This exercise asks for an exact transcription of every entry.

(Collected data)
++++++

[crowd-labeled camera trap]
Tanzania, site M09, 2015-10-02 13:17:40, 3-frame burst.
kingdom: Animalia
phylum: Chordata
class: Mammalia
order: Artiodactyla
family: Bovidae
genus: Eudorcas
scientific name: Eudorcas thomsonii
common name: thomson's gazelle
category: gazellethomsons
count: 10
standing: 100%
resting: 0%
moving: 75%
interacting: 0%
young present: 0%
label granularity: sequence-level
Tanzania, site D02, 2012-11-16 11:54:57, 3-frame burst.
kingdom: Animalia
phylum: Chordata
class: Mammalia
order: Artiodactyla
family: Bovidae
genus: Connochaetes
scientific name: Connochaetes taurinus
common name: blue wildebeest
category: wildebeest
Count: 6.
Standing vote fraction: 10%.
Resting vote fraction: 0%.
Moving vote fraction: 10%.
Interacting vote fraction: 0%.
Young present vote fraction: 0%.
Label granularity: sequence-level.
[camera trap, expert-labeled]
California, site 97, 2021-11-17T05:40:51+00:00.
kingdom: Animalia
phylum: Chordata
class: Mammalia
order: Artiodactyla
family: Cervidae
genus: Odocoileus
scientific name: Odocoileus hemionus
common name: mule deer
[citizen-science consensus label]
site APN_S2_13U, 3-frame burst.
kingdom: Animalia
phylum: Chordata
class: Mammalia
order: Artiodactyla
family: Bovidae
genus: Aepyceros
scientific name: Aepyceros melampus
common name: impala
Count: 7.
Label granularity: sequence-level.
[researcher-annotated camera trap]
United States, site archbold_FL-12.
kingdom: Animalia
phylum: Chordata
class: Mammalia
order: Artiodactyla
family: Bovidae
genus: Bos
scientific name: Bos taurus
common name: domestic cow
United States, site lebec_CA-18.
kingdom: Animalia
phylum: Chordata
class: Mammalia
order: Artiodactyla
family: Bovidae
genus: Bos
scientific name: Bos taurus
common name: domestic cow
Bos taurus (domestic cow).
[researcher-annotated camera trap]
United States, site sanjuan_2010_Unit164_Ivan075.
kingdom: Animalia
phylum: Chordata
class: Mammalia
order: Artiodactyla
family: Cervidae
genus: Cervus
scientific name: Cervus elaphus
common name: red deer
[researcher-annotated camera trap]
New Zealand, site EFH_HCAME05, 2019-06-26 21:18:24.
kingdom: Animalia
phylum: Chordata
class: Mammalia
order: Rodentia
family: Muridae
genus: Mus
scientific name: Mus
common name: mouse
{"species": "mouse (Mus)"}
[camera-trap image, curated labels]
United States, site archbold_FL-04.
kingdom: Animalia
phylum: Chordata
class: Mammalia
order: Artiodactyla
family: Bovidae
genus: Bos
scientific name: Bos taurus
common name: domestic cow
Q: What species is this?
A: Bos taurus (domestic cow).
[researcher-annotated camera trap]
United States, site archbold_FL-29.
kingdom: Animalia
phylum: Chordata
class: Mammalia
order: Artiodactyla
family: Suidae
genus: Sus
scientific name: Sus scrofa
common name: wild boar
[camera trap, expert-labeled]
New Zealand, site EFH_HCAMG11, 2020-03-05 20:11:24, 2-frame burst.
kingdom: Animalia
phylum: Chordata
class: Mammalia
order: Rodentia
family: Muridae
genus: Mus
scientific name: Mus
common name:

++++++

= Your solution =
[crowd-labeled camera trap]
Tanzania, site M09, 2015-10-02 13:17:40, 3-frame burst.
kingdom: Animalia
phylum: Chordata
class: Mammalia
order: Artiodactyla
family: Bovidae
genus: Eudorcas
scientific name: Eudorcas thomsonii
common name: thomson's gazelle
category: gazellethomsons
count: 10
standing: 100%
resting: 0%
moving: 75%
interacting: 0%
young present: 0%
label granularity: sequence-level
Tanzania, site D02, 2012-11-16 11:54:57, 3-frame burst.
kingdom: Animalia
phylum: Chordata
class: Mammalia
order: Artiodactyla
family: Bovidae
genus: Connochaetes
scientific name: Connochaetes taurinus
common name: blue wildebeest
category: wildebeest
Count: 6.
Standing vote fraction: 10%.
Resting vote fraction: 0%.
Moving vote fraction: 10%.
Interacting vote fraction: 0%.
Young present vote fraction: 0%.
Label granularity: sequence-level.
[camera trap, expert-labeled]
California, site 97, 2021-11-17T05:40:51+00:00.
kingdom: Animalia
phylum: Chordata
class: Mammalia
order: Artiodactyla
family: Cervidae
genus: Odocoileus
scientific name: Odocoileus hemionus
common name: mule deer
[citizen-science consensus label]
site APN_S2_13U, 3-frame burst.
kingdom: Animalia
phylum: Chordata
class: Mammalia
order: Artiodactyla
family: Bovidae
genus: Aepyceros
scientific name: Aepyceros melampus
common name: impala
Count: 7.
Label granularity: sequence-level.
[researcher-annotated camera trap]
United States, site archbold_FL-12.
kingdom: Animalia
phylum: Chordata
class: Mammalia
order: Artiodactyla
family: Bovidae
genus: Bos
scientific name: Bos taurus
common name: domestic cow
United States, site lebec_CA-18.
kingdom: Animalia
phylum: Chordata
class: Mammalia
order: Artiodactyla
family: Bovidae
genus: Bos
scientific name: Bos taurus
common name: domestic cow
Bos taurus (domestic cow).
[researcher-annotated camera trap]
United States, site sanjuan_2010_Unit164_Ivan075.
kingdom: Animalia
phylum: Chordata
class: Mammalia
order: Artiodactyla
family: Cervidae
genus: Cervus
scientific name: Cervus elaphus
common name: red deer
[researcher-annotated camera trap]
New Zealand, site EFH_HCAME05, 2019-06-26 21:18:24.
kingdom: Animalia
phylum: Chordata
class: Mammalia
order: Rodentia
family: Muridae
genus: Mus
scientific name: Mus
common name: mouse
{"species": "mouse (Mus)"}
[camera-trap image, curated labels]
United States, site archbold_FL-04.
kingdom: Animalia
phylum: Chordata
class: Mammalia
order: Artiodactyla
family: Bovidae
genus: Bos
scientific name: Bos taurus
common name: domestic cow
Q: What species is this?
A: Bos taurus (domestic cow).
[researcher-annotated camera trap]
United States, site archbold_FL-29.
kingdom: Animalia
phylum: Chordata
class: Mammalia
order: Artiodactyla
family: Suidae
genus: Sus
scientific name: Sus scrofa
common name: wild boar
[camera trap, expert-labeled]
New Zealand, site EFH_HCAMG11, 2020-03-05 20:11:24, 2-frame burst.
kingdom: Animalia
phylum: Chordata
class: Mammalia
order: Rodentia
family: Muridae
genus: Mus
scientific name: Mus
common name:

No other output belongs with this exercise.